Wakefield, Priscilla (1751–1832)
Wakefield, Priscilla (1751–1832)
English writer of children's books . Born Priscilla Bell on January 31, 1751, in Tottenham, England; died on September 12, 1832, in Ipswich, England; daughter of Daniel Bell of Stamford, Middlesex, and Catherine Barclay (both Quakers); aunt of prison reformer Elizabeth Fry; grandmother of politician Edward Gibbon Wakefield and colonist William Hayward Wakefield; married Edward Wakefield (a merchant), in 1771 (died 1826); children: one daughter; two sons (who became well-known economists).
Selected writings:
Leisure Hours; or Entertaining Dialogues (1794–96); An Introduction to Botany in a Series of Familiar Letters (1796); Juvenile Anecdotes founded on Facts (2 vols., 1795–98); Reflections on the Present Condition of the Female Sex, with Suggestions for its Improvement (1798); The Juvenile Travelers (1801); A Family Tour through the British Empire (1804).
Born Priscilla Bell in Tottenham, England, in 1751, Priscilla Wakefield was the daughter of Daniel Bell of Stamford, Middlesex, and Catherine Barclay , the granddaughter of a noted Quaker apologist. Wakefield herself was a member of the Society of Friends throughout her life, although she did not conform to its codes on either dress or amusements. In 1771, she married Edward Wakefield, a London merchant, with whom she had two sons and a daughter. Throughout the 1770s and 1780s, she was engaged in philanthropic activities, creating a charity for lying-in women in Tottenham and promoting "frugality banks," savings banks for women and children, the first of their kind in Great Britain.
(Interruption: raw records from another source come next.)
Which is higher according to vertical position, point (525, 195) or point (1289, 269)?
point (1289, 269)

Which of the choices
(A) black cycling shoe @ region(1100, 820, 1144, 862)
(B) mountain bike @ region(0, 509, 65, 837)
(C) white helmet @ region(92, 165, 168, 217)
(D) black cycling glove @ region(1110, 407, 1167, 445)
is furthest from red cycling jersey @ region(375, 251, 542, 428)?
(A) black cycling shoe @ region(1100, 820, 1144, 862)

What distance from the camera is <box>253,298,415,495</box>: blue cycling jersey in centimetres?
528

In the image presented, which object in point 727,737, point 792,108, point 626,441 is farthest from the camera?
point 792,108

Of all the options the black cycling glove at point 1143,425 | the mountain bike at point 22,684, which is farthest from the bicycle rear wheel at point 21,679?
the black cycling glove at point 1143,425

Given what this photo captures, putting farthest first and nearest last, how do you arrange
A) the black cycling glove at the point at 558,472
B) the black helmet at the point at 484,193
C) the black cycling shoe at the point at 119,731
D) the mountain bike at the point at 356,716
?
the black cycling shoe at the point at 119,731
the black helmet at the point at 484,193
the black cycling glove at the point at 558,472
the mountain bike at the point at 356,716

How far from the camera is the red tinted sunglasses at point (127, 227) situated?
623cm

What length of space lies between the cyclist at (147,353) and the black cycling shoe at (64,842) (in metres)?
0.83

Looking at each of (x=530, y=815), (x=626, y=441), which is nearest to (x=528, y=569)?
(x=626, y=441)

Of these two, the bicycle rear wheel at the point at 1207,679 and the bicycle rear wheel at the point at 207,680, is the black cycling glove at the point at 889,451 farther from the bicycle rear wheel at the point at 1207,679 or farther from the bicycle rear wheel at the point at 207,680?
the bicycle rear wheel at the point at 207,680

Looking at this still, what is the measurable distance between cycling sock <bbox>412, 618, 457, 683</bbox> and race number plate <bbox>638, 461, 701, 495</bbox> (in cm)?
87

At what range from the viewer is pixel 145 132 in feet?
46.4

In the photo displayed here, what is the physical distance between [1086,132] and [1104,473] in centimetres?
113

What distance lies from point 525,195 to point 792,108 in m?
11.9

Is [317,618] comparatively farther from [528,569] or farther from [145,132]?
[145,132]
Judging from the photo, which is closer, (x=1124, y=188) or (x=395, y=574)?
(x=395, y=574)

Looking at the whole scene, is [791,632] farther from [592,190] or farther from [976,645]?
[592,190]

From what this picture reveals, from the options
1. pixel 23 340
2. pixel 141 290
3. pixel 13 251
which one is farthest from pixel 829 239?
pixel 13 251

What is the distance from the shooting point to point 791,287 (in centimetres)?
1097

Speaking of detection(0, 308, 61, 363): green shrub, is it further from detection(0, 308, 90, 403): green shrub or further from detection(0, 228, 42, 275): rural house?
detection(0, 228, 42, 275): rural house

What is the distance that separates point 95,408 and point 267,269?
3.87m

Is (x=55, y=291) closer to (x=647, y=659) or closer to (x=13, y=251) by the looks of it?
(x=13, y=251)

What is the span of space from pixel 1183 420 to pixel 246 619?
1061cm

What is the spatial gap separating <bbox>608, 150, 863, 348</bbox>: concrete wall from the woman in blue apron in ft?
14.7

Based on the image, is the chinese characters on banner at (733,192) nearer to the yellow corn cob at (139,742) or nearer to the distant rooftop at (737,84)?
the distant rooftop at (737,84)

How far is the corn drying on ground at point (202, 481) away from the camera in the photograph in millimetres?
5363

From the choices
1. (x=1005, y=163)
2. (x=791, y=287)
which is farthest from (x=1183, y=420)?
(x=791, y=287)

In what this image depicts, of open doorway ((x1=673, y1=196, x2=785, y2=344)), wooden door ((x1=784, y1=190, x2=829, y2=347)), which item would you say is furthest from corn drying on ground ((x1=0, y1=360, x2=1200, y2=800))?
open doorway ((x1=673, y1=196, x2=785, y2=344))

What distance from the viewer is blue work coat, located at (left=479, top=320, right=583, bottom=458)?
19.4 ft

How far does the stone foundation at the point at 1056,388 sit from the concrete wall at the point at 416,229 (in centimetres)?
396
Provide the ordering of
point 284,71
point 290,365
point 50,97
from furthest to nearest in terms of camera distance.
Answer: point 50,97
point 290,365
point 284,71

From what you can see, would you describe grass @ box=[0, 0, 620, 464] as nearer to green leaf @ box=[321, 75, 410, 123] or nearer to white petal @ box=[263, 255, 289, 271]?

She started writing only when the family's fortunes began to decline in the 1790s. Her books were chiefly instructive works for children, and she specialized in natural history and travelogues. Several became extremely popular and continued to be reprinted even after her death, including An Introduction to Botany in a Series of Familiar Letters (1796), Juvenile Anecdotes founded on Facts (2 vols., 1795–98), and The Juvenile Travelers (1801), the story of an imaginary tour of Europe, in its 19th edition by 1850.
Other works included Leisure Hours; or Entertaining Dialogues (1794–96) and A Family Tour through the British Empire (1804). Her one work for adults, Reflections on the Present Condition of the Female Sex, with Suggestions for its Improvement (1798), advocated greater educational and vocational opportunities for women, including science, teaching, shop work, portrait painting and farming. Wakefield was the aunt of prison reformer Elizabeth Fry and grandmother of the Radical politician Edward Gibbon Wakefield and the colonist William Hayward Wakefield, who founded the city of Wellington, New Zealand. She died in Ipswich, England, in 1832.
sources:
Concise Dictionary of National Biography. Oxford: Oxford University Press, 1992.
Kunitz, Stanley J., and Howard Haycraft, eds. British Authors of the Nineteenth Century. NY: H.W. Wilson, 1936.
Shattock, Joanne. The Oxford Guide to British Women Writers. Oxford: Oxford University Press, 1993.